§ Passage to read:
[PATCH] net/mlx5: fix Rx queue recovery mechanism
Amiya Mohakud
amohakud at paloaltonetworks.com
Fri Sep 16 20:20:29 CEST 2022
Thank you for the clarification.
On Sun, Sep 11, 2022 at 3:18 AM Asaf Penso <asafp at nvidia.com> wrote:
> Hello Amiya,
>
>
>
> This fix is for an issue with the error recovery mechanism.
>
>
>
> I assume the use case you’re referring to is working with rx_vec burst +
> cqe zipping enabled + error recovery.
>
> If that’s the case, we mentioned in our mlx5.rst that the recovery is not
> supported.
>
> Since there is no way to discable the recovery in our PMD, we suggested to
> disable cqe zipping.

§ Written problem A: Give back the stretch of the mlx5 thread that begins at the words "[PATCH] net/mlx5: fix" and ends after "for the clarification.".
§ Written problem B: In the mlx5 thread, which file is said to note that the recovery is not supported?

[Excerpts from a spatial dataset]

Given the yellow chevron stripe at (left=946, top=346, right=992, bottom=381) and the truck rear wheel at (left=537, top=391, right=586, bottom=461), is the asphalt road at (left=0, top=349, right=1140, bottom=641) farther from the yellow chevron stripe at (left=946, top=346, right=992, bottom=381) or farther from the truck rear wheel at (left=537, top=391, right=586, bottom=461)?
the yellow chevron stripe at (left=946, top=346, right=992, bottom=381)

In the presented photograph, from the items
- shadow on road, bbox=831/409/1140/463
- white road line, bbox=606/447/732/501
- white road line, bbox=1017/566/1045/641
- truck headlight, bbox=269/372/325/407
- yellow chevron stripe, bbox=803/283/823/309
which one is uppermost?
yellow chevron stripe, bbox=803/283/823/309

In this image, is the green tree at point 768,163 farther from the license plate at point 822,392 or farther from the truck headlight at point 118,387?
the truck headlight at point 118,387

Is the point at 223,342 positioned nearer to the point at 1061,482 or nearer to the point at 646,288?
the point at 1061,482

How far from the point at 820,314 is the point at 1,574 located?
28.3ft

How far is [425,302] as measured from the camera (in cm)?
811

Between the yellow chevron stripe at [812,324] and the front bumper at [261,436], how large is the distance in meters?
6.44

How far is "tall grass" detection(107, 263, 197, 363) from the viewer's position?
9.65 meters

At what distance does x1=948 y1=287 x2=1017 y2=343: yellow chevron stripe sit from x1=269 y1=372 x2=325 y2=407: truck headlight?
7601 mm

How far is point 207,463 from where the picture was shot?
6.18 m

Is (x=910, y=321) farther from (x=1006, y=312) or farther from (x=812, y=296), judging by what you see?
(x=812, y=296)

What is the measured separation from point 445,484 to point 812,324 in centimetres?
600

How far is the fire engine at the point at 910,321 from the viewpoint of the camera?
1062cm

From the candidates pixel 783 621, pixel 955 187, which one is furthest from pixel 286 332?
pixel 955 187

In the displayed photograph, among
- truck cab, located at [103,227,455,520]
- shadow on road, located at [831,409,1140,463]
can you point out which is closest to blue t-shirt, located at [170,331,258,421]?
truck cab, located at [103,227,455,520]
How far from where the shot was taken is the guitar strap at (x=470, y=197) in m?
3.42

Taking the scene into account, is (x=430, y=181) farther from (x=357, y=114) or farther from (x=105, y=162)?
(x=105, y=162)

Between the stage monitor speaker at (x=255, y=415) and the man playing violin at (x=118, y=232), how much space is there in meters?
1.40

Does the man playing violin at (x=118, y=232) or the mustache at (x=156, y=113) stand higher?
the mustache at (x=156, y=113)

§ Correct answer A:
[PATCH] net/mlx5: fix Rx queue recovery mechanism
Amiya Mohakud
amohakud at paloaltonetworks.com
Fri Sep 16 20:20:29 CEST 2022
Thank you for the clarification.

§ Correct answer B: mlx5.rst